Mauvaise organisation des visites médicales par l’employeur: quelles conséquences?
20.03.17Prise d’acte et appréciation du manquement de l’employeur au cas par cas
Par un arrêt du 8 février 2017, la Chambre sociale de la Cour de cassation a illustré sa jurisprudence relative à la prise d’acte d’un contrat de travail dans le cas d’un manquement de l’employeur lié au suivi médical des salariés.
Pour rappel, la rupture du contrat de travail par la prise d’acte, exclusivement réservée au salarié, permet à ce dernier d’annoncer à son employeur qu’il quitte l’entreprise en « prenant acte de la rupture de son contrat ». Cette prise d’acte permet au salarié de rompre le contrat de travail aux torts de l’employeur dès lors que peut être constaté un manquement suffisamment grave de l’employeur (Cass. soc. 26 mars 2014, n° 12-23.634).Les juges du fond sont chargés d’apprécier au cas par cas le niveau de gravité de ce manquement par l’employeur.
Dans cet arrêt il était question d’une salariée qui était également déléguée du personnel. Elle a pris acte de la rupture de son contrat de travail le 1er mars 2012, suite à un arrêt maladie.
L’absence de suivi médical justifie la prise d’acte
La salariée a fondé sa prise d’acte sur les manquements graves de son employeur en matière de médecine du travail.
La Cour d’appel a estimé que la prise d’acte était justifiée. Les juges d’appel ont ainsi relevé que l’employeur avait manqué gravement à ses obligations contractuelles liées aux visites de la salariée chez le médecin du travail de manière répétée, et notamment sur :
- l’absence d’organisation par l’employeur de la visite médicale d’embauche,
- l’absence d’organisation de visites médicales périodiques pendant les dix-huit premiers mois de l’emploi de la salariée ainsi que
- l’absence d’organisation des visites de reprise après l’arrêt de travail pour accident du travail du 1er au 9 mars 2010 et après la suspension du contrat de travail du 4 juin au 6 décembre 2010.
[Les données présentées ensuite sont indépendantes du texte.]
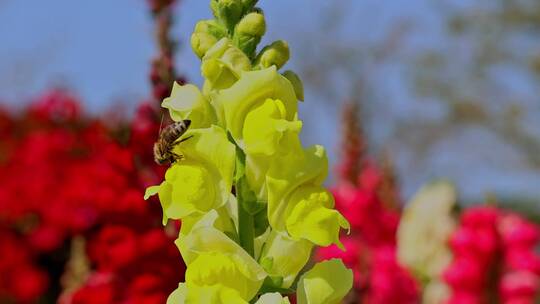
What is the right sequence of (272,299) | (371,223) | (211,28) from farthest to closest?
(371,223)
(211,28)
(272,299)

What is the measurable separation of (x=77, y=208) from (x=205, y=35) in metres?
3.48

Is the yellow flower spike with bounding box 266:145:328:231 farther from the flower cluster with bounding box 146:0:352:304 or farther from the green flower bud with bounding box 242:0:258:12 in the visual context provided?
the green flower bud with bounding box 242:0:258:12

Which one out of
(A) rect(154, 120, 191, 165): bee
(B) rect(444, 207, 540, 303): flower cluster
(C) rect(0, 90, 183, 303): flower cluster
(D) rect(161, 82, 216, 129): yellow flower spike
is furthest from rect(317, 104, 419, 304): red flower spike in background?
(D) rect(161, 82, 216, 129): yellow flower spike

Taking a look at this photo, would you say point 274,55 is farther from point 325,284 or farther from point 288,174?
point 325,284

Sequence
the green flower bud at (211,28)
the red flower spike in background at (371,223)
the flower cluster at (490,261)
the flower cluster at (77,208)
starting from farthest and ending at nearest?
the red flower spike in background at (371,223) < the flower cluster at (490,261) < the flower cluster at (77,208) < the green flower bud at (211,28)

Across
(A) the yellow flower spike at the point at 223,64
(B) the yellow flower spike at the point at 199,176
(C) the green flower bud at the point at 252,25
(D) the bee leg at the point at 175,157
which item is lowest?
(D) the bee leg at the point at 175,157

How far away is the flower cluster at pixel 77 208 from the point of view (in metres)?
1.97

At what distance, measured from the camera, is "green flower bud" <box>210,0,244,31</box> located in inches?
44.4

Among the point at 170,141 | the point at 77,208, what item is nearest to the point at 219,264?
the point at 170,141

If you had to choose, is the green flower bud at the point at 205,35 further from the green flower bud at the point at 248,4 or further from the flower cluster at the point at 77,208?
the flower cluster at the point at 77,208

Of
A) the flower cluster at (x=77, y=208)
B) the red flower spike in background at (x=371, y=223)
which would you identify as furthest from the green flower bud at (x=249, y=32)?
the red flower spike in background at (x=371, y=223)

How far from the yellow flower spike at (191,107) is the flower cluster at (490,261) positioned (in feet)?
5.97

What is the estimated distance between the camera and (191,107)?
43.2 inches

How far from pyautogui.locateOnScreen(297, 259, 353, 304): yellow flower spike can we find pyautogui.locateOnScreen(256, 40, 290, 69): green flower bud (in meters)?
0.20
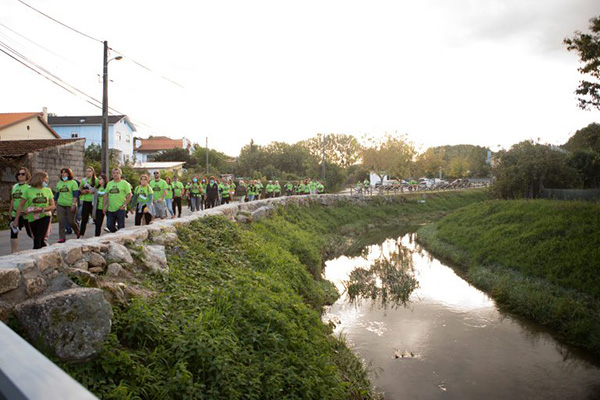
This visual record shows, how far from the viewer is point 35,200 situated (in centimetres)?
750

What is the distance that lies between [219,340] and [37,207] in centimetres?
469

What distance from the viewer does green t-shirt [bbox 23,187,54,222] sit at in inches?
294

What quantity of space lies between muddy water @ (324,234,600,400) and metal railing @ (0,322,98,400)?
6.92m

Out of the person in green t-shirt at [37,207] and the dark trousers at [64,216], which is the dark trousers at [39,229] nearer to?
the person in green t-shirt at [37,207]

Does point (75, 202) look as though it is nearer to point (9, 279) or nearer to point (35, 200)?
point (35, 200)

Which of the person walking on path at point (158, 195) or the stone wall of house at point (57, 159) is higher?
the stone wall of house at point (57, 159)

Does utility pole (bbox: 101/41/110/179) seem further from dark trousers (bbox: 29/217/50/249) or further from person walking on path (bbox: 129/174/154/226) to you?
dark trousers (bbox: 29/217/50/249)

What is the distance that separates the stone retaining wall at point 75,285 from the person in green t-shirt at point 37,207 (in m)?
1.90

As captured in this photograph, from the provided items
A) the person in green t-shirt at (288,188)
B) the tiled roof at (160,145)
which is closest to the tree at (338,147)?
the tiled roof at (160,145)

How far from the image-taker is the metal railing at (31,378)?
3.23ft

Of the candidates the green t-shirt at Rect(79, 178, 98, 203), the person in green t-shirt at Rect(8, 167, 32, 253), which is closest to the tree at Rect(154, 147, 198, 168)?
the green t-shirt at Rect(79, 178, 98, 203)

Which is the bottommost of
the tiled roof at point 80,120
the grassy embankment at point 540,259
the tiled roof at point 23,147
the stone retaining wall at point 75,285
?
the grassy embankment at point 540,259

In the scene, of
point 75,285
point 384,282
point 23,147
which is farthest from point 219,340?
point 23,147

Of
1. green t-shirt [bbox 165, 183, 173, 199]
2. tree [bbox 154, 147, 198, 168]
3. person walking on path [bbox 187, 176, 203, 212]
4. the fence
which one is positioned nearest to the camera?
green t-shirt [bbox 165, 183, 173, 199]
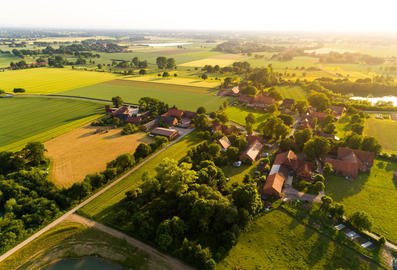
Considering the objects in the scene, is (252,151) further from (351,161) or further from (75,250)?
(75,250)

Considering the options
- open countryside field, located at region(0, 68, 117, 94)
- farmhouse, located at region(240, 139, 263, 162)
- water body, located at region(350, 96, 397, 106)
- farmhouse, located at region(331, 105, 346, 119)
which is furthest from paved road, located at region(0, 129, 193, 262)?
water body, located at region(350, 96, 397, 106)

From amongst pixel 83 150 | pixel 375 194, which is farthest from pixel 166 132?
pixel 375 194

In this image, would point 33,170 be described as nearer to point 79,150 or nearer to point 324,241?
point 79,150

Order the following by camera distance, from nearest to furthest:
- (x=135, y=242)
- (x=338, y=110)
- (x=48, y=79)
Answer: (x=135, y=242) < (x=338, y=110) < (x=48, y=79)

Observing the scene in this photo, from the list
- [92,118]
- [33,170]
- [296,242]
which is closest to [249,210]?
[296,242]

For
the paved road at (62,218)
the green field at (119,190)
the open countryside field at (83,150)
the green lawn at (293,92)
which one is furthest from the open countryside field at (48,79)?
the green lawn at (293,92)

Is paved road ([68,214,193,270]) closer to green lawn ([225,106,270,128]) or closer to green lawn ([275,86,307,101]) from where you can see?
green lawn ([225,106,270,128])
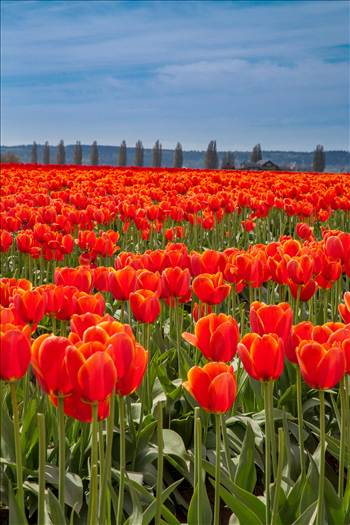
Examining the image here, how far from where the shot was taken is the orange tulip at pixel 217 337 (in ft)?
7.14

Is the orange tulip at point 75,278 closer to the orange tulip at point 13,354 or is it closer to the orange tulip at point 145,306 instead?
the orange tulip at point 145,306

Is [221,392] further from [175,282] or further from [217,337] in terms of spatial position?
[175,282]

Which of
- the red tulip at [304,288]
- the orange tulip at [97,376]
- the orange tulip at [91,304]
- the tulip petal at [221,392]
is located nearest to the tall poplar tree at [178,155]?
the red tulip at [304,288]

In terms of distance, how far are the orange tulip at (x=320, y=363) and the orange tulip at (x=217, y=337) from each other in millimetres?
260

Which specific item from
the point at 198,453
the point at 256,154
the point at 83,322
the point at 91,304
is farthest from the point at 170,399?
the point at 256,154

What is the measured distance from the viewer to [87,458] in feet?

Conséquences de la prise d’acte pour l’employeur
Les juges d’appel ont ainsi décidé que la prise d’acte de la rupture du contrat de travail produisait les effets d’un licenciement nul, car la salariée était une salariée protégée. Ils ont donc condamné l’employeur à payer à cette dernière des sommes à titre de dommages et intérêts pour manquement à l’obligation de sécurité, violation du statut protecteur et licenciement illicite.
La Cour de cassation confirme par sa décision du 8 février 2017 le raisonnement de la cour d’appel et estime ainsi que la prise d’acte de la salariée est justifiée.
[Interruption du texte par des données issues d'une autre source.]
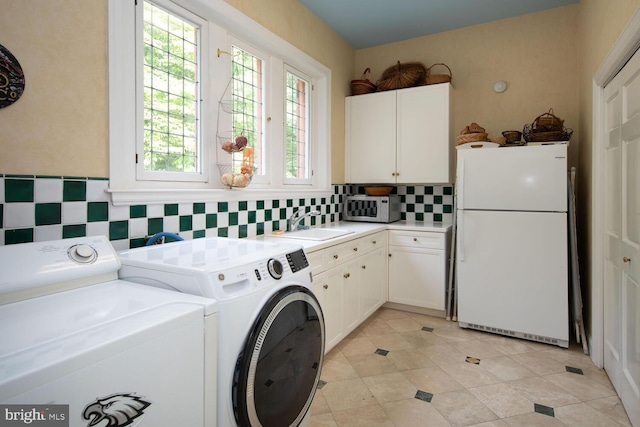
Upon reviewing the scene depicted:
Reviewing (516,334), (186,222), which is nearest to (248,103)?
(186,222)

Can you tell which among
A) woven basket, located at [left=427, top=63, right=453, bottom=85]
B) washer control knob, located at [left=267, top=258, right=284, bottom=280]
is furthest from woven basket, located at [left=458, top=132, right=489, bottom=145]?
washer control knob, located at [left=267, top=258, right=284, bottom=280]

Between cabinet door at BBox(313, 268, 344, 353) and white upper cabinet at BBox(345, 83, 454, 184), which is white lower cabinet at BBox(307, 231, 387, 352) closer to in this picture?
cabinet door at BBox(313, 268, 344, 353)

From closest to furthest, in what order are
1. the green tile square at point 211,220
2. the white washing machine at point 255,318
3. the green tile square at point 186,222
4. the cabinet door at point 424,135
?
the white washing machine at point 255,318, the green tile square at point 186,222, the green tile square at point 211,220, the cabinet door at point 424,135

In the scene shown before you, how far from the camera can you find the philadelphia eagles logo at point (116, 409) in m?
0.75

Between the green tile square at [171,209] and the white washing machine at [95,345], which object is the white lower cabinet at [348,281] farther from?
the white washing machine at [95,345]

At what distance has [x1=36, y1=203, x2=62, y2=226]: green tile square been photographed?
1408 mm

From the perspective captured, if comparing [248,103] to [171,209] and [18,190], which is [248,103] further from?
[18,190]

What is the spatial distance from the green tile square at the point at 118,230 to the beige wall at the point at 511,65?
318cm

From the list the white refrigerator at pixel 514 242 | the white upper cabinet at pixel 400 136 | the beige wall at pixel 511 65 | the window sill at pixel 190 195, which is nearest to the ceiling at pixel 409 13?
the beige wall at pixel 511 65

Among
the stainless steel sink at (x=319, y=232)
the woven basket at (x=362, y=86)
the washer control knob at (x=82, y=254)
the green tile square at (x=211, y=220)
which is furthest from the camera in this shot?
the woven basket at (x=362, y=86)

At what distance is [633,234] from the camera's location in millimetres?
1765

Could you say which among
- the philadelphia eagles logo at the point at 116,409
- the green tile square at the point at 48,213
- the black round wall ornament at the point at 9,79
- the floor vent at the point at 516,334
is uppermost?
the black round wall ornament at the point at 9,79

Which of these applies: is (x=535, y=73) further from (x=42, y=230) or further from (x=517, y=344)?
(x=42, y=230)

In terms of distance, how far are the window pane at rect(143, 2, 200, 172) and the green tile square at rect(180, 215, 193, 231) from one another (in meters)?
0.29
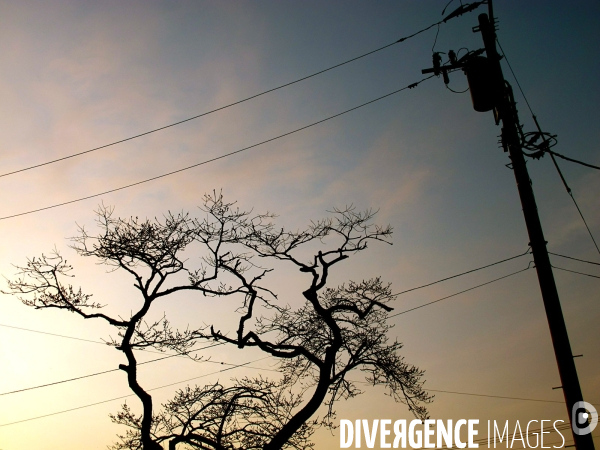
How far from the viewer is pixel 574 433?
539 cm

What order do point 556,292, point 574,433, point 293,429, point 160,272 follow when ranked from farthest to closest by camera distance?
point 160,272
point 293,429
point 556,292
point 574,433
Par ailleurs, l’employeur a dû subir les conséquences de la prise d’acte liées au statut protecteur dont bénéficiait sa salariée en sa qualité de déléguée du personnel.
L’employeur a été condamné à payer à la salariée une somme à titre de dommages-intérêts pour violation du statut protecteur. Cette somme est égale au montant des rémunérations qu’elle aurait dû percevoir entre sa prise d’acte et la fin de son mandat au titre de la violation de son statut protecteur, en l’occurrence ses rémunérations entre le 1er mars 2012 et le 30 avril 2015. L’impact financier de la prise d’acte a donc été particulièrement lourd pour l’employeur.
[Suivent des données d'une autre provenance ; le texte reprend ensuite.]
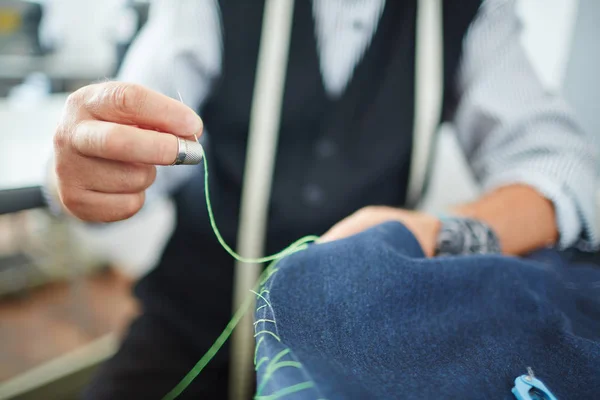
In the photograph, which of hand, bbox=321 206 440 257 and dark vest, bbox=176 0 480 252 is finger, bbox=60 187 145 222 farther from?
dark vest, bbox=176 0 480 252

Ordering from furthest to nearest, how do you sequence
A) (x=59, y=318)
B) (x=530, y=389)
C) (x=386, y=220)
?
1. (x=59, y=318)
2. (x=386, y=220)
3. (x=530, y=389)

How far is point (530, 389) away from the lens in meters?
0.22

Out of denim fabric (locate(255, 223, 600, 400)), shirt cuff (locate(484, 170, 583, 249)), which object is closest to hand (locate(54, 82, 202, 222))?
denim fabric (locate(255, 223, 600, 400))

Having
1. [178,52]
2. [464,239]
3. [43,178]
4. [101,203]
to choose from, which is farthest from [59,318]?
[464,239]

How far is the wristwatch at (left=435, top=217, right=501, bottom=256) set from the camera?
1.11 feet

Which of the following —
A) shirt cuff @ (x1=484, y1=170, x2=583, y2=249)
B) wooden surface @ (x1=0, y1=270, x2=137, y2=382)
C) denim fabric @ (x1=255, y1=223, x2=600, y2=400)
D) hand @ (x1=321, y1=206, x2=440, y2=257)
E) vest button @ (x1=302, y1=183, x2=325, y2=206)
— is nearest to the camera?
denim fabric @ (x1=255, y1=223, x2=600, y2=400)

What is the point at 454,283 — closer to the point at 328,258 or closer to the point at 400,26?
the point at 328,258

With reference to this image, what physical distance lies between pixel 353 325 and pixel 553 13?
63 centimetres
Modification des obligations de l’employeur en matière de visites médicales depuis 2017
Pour rendre sa décision, la Cour de cassation s’est fondée sur des textes du code du travail qui ont été abrogés depuis. En effet, la prise d’acte en question remonte à 2012.
La loi « El Khomri » (aussi appelée la loi « Travail ») du 8 août 2016 a modifié le suivi médical des salariés à compter du 1er janvier 2017. En particulier cette loi a:
- remplacé la visite médicale d’embauche par une simple visite d’information et de prévention. Cette visite d’information pourra être effectuée par le médecin du travail ou par l’un des membres de l’équipe pluridisciplinaire (collaborateur, infirmier…);
- assoupli les obligations de l’employeur quant aux visites médicales périodiques. Le salarié doit au minimum effectuer une visite médicale tous les 5 ans, sauf postes à risques.
Compte tenu de ces assouplissements du suivi médical dans l’entreprise, les salariés ne peuvent plus se fonder sur les manquements de l’employeur en la matière comme a pu le faire la salariée dans la décision commentée du 8 février 2017. Justifier la prise d’acte de la rupture du contrat de travail sur ce fondement est à présent plus compliqué au regard des assouplissements introduits au bénéfice de l’employeur. Il n’en reste pas moins que le spectre de la prise d’acte est par principe toujours inquiétant pour l’employeur, sur la base de manquements à la réglementation en droit du travail, toujours plus complexe. Et que ces manquements coûtent encore plus cher lorsque le salarié concerné est un salarié protégé.